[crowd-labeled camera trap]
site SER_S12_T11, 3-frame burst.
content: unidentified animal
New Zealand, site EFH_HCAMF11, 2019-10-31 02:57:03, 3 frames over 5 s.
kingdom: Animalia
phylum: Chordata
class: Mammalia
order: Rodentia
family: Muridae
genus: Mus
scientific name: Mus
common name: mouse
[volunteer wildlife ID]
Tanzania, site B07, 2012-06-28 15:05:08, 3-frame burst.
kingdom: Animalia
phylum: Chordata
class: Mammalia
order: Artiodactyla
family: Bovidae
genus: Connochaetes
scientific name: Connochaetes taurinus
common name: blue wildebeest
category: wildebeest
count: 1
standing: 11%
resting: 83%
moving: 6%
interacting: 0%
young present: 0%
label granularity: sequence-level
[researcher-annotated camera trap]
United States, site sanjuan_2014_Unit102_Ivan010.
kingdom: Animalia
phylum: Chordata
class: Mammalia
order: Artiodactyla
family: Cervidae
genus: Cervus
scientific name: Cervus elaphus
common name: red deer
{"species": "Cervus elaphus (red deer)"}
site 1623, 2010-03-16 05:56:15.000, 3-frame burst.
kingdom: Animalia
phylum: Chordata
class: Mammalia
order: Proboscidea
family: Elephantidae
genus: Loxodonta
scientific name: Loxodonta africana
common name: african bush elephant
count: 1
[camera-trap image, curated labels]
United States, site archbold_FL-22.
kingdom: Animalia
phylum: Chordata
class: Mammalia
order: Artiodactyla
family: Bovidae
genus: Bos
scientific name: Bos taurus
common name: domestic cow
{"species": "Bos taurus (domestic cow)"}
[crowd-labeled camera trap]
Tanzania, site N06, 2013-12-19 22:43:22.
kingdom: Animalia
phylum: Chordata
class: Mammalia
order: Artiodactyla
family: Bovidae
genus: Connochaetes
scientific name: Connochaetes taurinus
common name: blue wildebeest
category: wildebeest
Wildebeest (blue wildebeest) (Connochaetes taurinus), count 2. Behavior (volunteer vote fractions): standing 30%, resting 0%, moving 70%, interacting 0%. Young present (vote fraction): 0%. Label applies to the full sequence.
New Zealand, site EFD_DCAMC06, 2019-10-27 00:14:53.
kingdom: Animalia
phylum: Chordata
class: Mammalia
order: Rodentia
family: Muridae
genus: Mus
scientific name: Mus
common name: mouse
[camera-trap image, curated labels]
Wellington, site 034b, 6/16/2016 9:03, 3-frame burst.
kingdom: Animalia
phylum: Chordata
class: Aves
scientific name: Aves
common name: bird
+ + + +
_What you need to do_: Only the lines that contain the string "Tanzania" are to be copied from the records.

_Exercise answer_:
Tanzania, site B07, 2012-06-28 15:05:08, 3-frame burst.
Tanzania, site N06, 2013-12-19 22:43:22.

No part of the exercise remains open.